A visit of Partick Thistle tomorrow could force the Easter Road club into an awkward position as well since they are only a point above the Championship play-off place, with Kilmarnock to play relegated Hearts on Sunday. It is an unsettling prospect that applies to Thistle, too, although it is telling that the Glasgow side are not being sized up for 11th place yet Hibs seem tailor-made this year.

The expectation that the Edinburgh side need only be waved at tomorrow as Thistle make their way above them in the table is not endorsed by Alan Archibald.

"Everybody is writing them off this week, Hibs, and it's always a worry playing against a team like that," said the Thistle manager. "We will be on our guard and there was a lot of determination shown by Hibs last week and I'm sure it will be the same this week, probably even more so with the amount of pressure everybody has been putting on them."

Archibald is in a position to comment on the mentality of the Hibs squad as he has witnessed at close quarters how Terry Butcher works with a squad vulnerable to external pressures. The Hibernian manager was recruited at Firhill in 2007 to work as assistant alongside caretaker manager Jimmy Bone, with Archibald still a senior player. "It was a short time but you could see the standards Terry had, the way he wanted to do things. He was meticulous in his planning, his preparation. I enjoyed working with him. Terry is dying to get his own players in there [Hibs] and you can see that. He has had to deal with egos and injuries and different things."

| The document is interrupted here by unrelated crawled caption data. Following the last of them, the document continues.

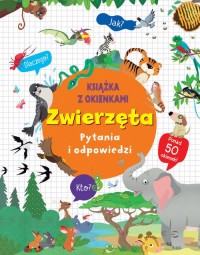 Zwierzęta. Pytania i odpowiedzi - okładka książki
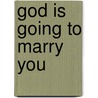 God Is Going to Marry You door S. Stephen Mogagabe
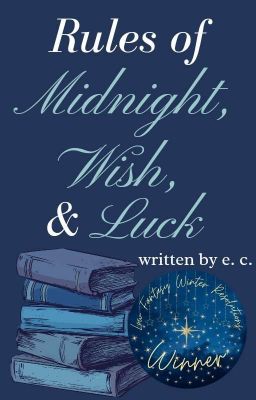 Rules of Midnight, Wish, & Luck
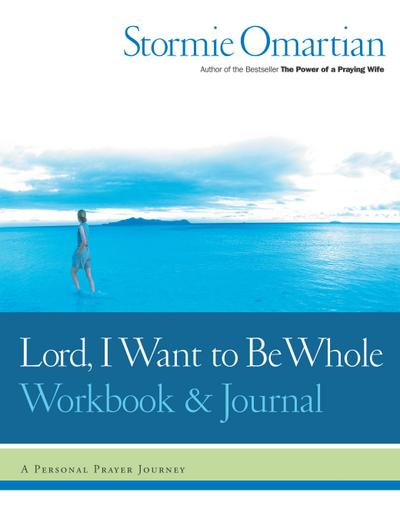 Lord, I Want to Be Whole Workbook and Journal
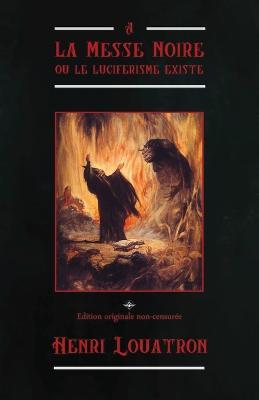 A la messe noire ou le luciferisme existe - Henri Louatron - cover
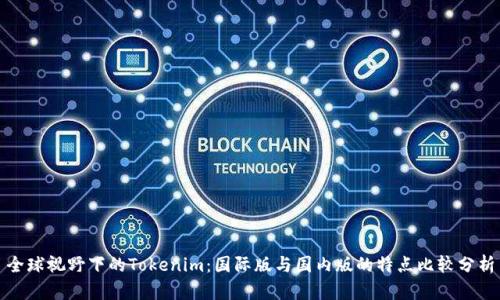 全球視野下的Tokenim：國際版與國內(nèi)版的特點(diǎn)比較分析
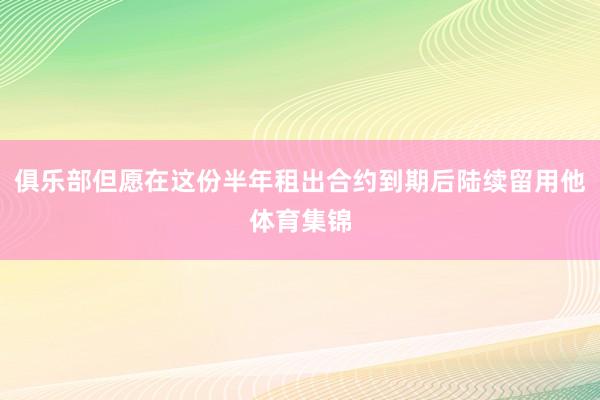 俱乐部但愿在这份半年租出合约到期后陆续留用他体育集锦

The Thistle manager has his own worries - fresh injuries risk robbing him of three first-team regulars - but it was the the long-term health benefits for his club that he was most concerned with. "You just have to look at St Johnstone, I think they are the benchmark for teams like us," said Archibald. "They have each been up [in the top flight] for a few years now and that lets you go out and build on what you've got already. If you can stay up for a couple of years then players will come and pledge their futures to you."